Floating-point representation

[David M. Warme]

Paul's idea of making the least significant bit be implicit
would be reasonable in the case where the mantissa has
fixed precision, but not when the mantissa is mpz_t, where
dealing with the missing 1 bit provokes much unnecessary
pain.

I use these in a polynomial real root-finding code that
uses Sturm sequences.  I scale the initial floating-point
polynomial coefficients to integers and remove any common
integer factor.  To avoid the difficulties of multiple
roots, it then uses Yun's algorithm to compute a square-free
factorization, with the added bonus of correctly determining
the exact multiplicity of each real root.

The Sturm sequence (of each square-free factor) can then be
expressed as exact polynomials in Z[x].  This special
floating-point representation is then very convenient when
evaluating each of the polynomials of the Sturm sequence at
any particular real value x during the search phase.  Only
add and multiply are needed, and there is no rounding or
other numeric error of any kind -- the correct sign of each
polynomial value is guaranteed.

The search partitions the real line: (-infinity,-1), -1,
(-1,0), 0, (0, 1), 1, (1, +infinity).  Within each range,
it first uses binary search on the exponent, and then on
the mantissa.  Once a root has been isolated, it is refined
using Newton's method, correcting with a few iterations of
bisection whenever Newton misbehaves (e.g., by leaving the
isolating interval, which shrinks as Newton / bisection
proceed).

This is all prefaced by a purely hardware floating-point
implementation that uses "long double" interval arithmetic
to assure that there is no ambiguity regarding the sign of
any Sturm sequence coefficient or value.  The code switches
to the "mpz_t" version if any of these problems manifest.
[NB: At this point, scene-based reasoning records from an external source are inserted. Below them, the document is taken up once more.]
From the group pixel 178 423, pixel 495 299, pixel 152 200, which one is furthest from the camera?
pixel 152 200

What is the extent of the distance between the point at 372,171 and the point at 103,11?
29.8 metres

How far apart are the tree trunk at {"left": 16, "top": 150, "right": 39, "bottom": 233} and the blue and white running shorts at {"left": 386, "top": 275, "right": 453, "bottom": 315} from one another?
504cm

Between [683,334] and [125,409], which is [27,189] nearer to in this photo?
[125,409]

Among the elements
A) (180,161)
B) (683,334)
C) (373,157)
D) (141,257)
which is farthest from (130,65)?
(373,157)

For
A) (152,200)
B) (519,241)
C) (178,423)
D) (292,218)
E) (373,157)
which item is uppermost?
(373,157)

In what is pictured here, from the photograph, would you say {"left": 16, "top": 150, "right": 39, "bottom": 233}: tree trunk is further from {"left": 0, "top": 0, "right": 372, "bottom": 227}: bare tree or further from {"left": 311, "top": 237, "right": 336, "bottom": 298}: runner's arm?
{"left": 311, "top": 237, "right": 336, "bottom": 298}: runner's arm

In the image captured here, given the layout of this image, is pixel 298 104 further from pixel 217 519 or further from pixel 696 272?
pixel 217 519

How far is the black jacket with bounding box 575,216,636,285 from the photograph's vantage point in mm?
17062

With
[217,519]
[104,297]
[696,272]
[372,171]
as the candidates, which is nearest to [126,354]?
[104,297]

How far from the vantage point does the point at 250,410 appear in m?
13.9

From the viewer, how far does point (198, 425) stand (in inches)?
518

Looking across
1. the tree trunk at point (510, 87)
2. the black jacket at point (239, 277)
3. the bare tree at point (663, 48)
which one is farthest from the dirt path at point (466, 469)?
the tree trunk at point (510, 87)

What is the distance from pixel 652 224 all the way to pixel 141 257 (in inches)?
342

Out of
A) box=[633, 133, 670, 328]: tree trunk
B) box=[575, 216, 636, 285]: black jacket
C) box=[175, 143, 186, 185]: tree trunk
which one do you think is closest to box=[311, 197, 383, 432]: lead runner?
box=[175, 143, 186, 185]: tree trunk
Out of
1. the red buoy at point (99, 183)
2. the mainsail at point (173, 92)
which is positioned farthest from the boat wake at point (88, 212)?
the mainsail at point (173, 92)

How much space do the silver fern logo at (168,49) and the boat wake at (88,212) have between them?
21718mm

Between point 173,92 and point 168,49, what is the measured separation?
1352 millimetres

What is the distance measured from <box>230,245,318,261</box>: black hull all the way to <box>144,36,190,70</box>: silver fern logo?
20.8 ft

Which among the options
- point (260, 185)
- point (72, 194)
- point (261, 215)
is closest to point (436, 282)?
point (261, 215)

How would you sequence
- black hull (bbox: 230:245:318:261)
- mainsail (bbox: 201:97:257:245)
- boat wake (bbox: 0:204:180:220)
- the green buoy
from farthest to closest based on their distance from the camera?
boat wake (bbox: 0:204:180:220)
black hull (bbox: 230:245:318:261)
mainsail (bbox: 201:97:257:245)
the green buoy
Works like a charm, and the amortized computational cost
is quite good.  The accuracy, of course, is superb.  The
mpz_t version guarantees the correctly rounded
"long double" root.  The hardware floating-point version
essentially always finds the value x such the |f(x)| is
the smallest possible "long double" result.  (What this
means regarding the true accuracy of x is, of course,
"complicated".)


On 5/18/21 5:53 AM, Marc Glisse wrote:
> On Thu, 13 May 2021, David M. Warme wrote:
>
>> Consider the floating-point representation
>>
>>    m * b**e
>>
>> where m, b and e are integers and b >= 2 is a fixed constant.
>> (The mantissa m could be a GMP integer, and e a fixed-precision
>> signed integer.)
>>
>> The normalization rule is that the mantissa m is either zero
>> or not divisible by b.  (For the usual case of b = 2, the
>> mantissa m is either zero or an odd integer.)
>>
>> This representation supports add, subtract and multiply with
>> no rounding error.
>>
>> Q1: Does this representation have a well-defined name (especially
>>    for the b = 2 case)?
>>
>> Q2: If so, does anyone have a reference in the literature?
>
> No idea about references, but I think that's what I implemented in 
> CGAL as CGAL::Mpzf, with b = 2**64, where we already had CGAL::Gmpzf 
> with b=2.
>